_Work instruction:_ All lines from the one containing "How To Raise A Friendly Dog" through the end of the data below are to be repeated exactly, with pictures left out.

_Supplied material:_

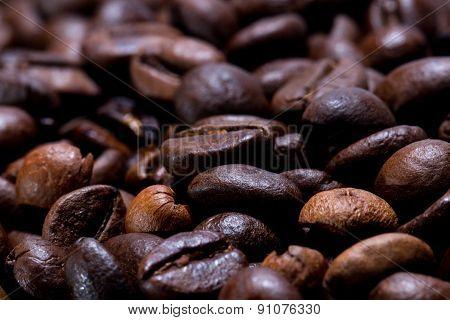Freshly Roasted Coffee Beans In Narrow Focus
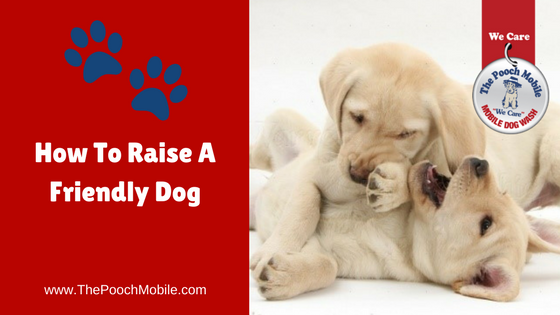 How To Raise A Friendly Dog
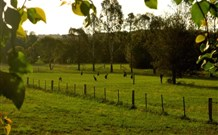 Stone Cottage Mittagong - Tourism Cairns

_Answer box:_
 How To Raise A Friendly Dog
 Stone Cottage Mittagong - Tourism Cairns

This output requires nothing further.